On occasion, WWE will bring in the offspring of a wealthy couple and make their privileged upbringing known to the fans in order to establish the competitor as a heel. For the most part, however, the background of performers remains in the background, because Vince McMahon doesn’t believe in life outside of the WWE Universe.
In this article, we’re going to be looking at some of the WWE performers (past and present) who were lucky enough to be born into money.
Sabu, like a lot of the entries on this list, comes from a pro wrestling family, though it wasn’t referenced on WWE television all that often.

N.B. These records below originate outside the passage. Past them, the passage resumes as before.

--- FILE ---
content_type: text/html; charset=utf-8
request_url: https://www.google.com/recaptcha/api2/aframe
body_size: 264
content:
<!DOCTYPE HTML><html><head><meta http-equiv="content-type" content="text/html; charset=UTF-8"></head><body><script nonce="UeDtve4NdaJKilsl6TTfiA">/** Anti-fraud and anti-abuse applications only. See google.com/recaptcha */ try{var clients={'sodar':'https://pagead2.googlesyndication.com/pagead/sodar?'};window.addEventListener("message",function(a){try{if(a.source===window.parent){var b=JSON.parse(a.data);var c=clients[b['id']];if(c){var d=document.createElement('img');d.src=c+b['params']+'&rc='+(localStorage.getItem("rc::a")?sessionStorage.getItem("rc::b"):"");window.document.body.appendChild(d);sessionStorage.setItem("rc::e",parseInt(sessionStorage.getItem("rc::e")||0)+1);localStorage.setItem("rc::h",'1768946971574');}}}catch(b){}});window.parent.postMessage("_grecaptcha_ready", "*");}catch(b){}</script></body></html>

Sabu, real name Terry Brunk, is the nephew of WWE Hall of Famer The Sheik, who is also known as “The Original Sheik” in order to avoid confusion with the character played by fellow Hall of Famer Hossein Khosrow Vaziri, aka The Iron Sheik.
The Sheik rose to fame during the 1960s as an unpredictable, exceedingly violent performer who would subject his opponents to beatings far beyond what was required to be victorious.
During Bruno Sammartino’s legendary reign as WWWF World Heavyweight Champion, Vince McMahon Sr. brought in The Sheik to challenge for the championship. It was during this period that The Sheik made the greatest money of his career, most of which it appears he saved, as he was not forced to hit the indie scene during the later years of his life. Along with his character and extensive knowledge of the wrestling business, The Sheik passed on a great deal of his wealth to his nephew, Sabu.